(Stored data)
━━━━━━━━━━━━━━━━
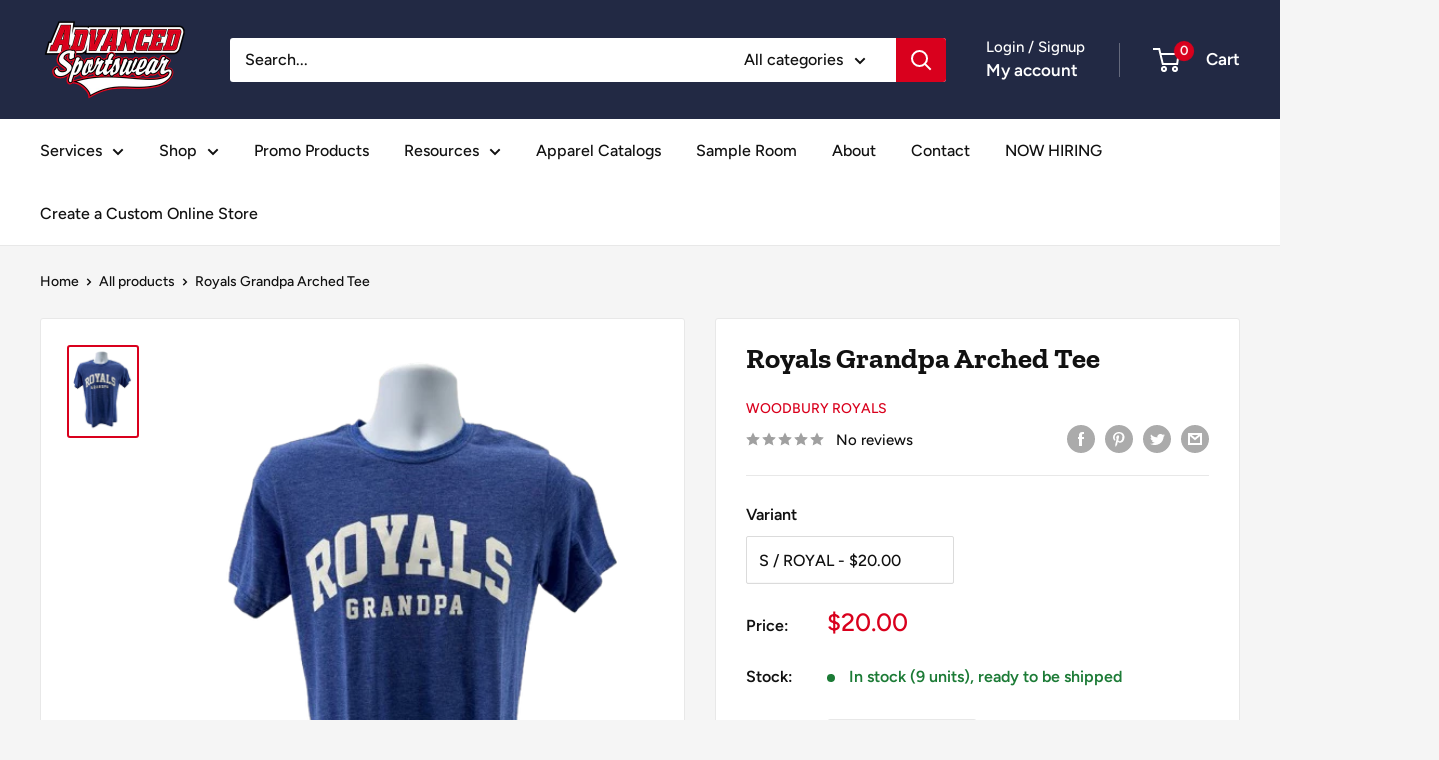

--- FILE ---
content_type: text/javascript
request_url: https://advancedsportswear.net/cdn/shop/t/18/assets/custom.js?v=102476495355921946141683548460
body_size: -597
content:
//# sourceMappingURL=/cdn/shop/t/18/assets/custom.js.map?v=102476495355921946141683548460
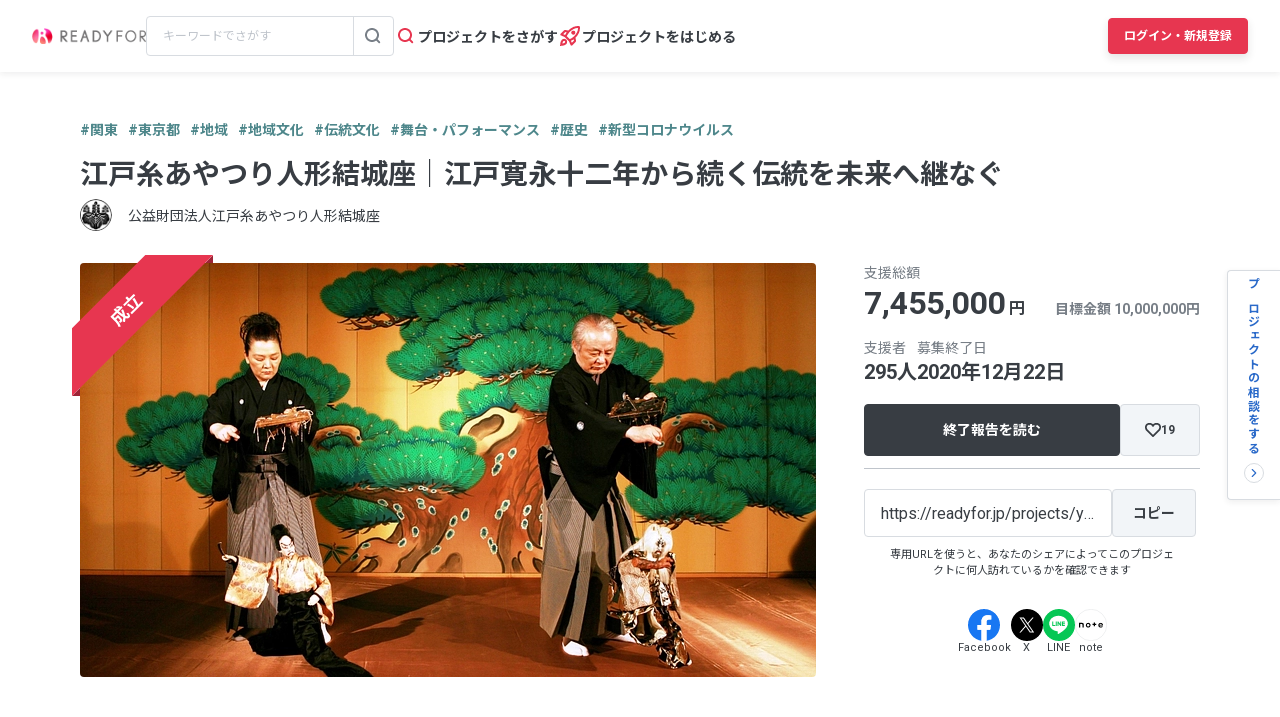

--- FILE ---
content_type: application/x-javascript
request_url: https://www.clarity.ms/tag/lxy7okb737?ref=gtm
body_size: 975
content:
!function(c,l,a,r,i,t,y){function sync(){(new Image).src="https://c.clarity.ms/c.gif"}"complete"==document.readyState?sync():window.addEventListener("load",sync);a[c]("metadata",(function(){a[c]("set","C_IS","0")}),!1,!0);if(a[c].v||a[c].t)return a[c]("event",c,"dup."+i.projectId);a[c].t=!0,(t=l.createElement(r)).async=!0,t.src="https://scripts.clarity.ms/0.8.41/clarity.js",(y=l.getElementsByTagName(r)[0]).parentNode.insertBefore(t,y),a[c]("start",i),a[c].q.unshift(a[c].q.pop()),a[c]("set","C_IS","0")}("clarity",document,window,"script",{"projectId":"lxy7okb737","upload":"https://k.clarity.ms/collect","expire":365,"cookies":["_uetmsclkid","_uetvid"],"track":true,"content":true,"mask":["pc-p-card__desc","contribution-information__order__desc","css-12xcgrr","css-17vj9us","css-z4ekj6"],"keep":["msclkid"],"dob":2158});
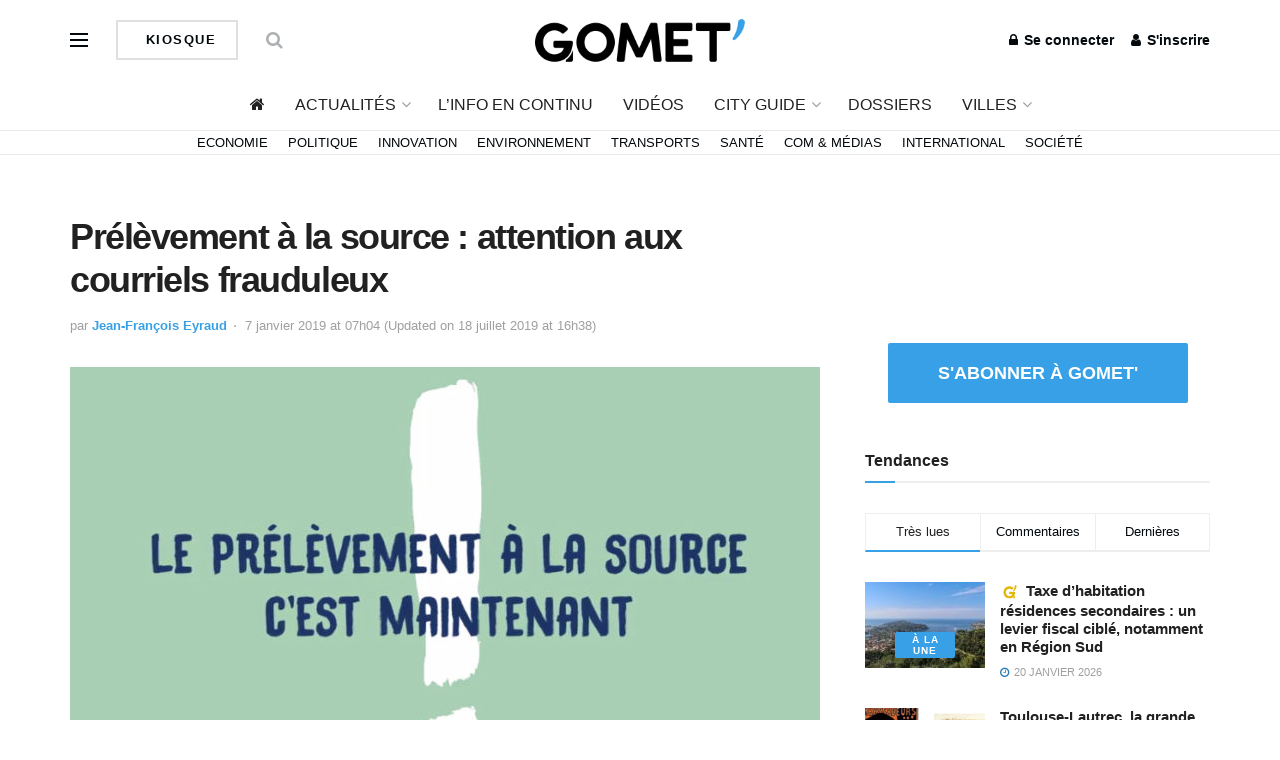

--- FILE ---
content_type: text/html; charset=utf-8
request_url: https://www.google.com/recaptcha/api2/aframe
body_size: 248
content:
<!DOCTYPE HTML><html><head><meta http-equiv="content-type" content="text/html; charset=UTF-8"></head><body><script nonce="CrWeKr3avI7mdd_u9ZOhuw">/** Anti-fraud and anti-abuse applications only. See google.com/recaptcha */ try{var clients={'sodar':'https://pagead2.googlesyndication.com/pagead/sodar?'};window.addEventListener("message",function(a){try{if(a.source===window.parent){var b=JSON.parse(a.data);var c=clients[b['id']];if(c){var d=document.createElement('img');d.src=c+b['params']+'&rc='+(localStorage.getItem("rc::a")?sessionStorage.getItem("rc::b"):"");window.document.body.appendChild(d);sessionStorage.setItem("rc::e",parseInt(sessionStorage.getItem("rc::e")||0)+1);localStorage.setItem("rc::h",'1769293354209');}}}catch(b){}});window.parent.postMessage("_grecaptcha_ready", "*");}catch(b){}</script></body></html>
━━━━━━━━━━━━━━━━
**About this task**
Wherever a line of the data above contains "javascript", copy that line.

**Answer section**
content_type: text/javascript
content_type: application/x-javascript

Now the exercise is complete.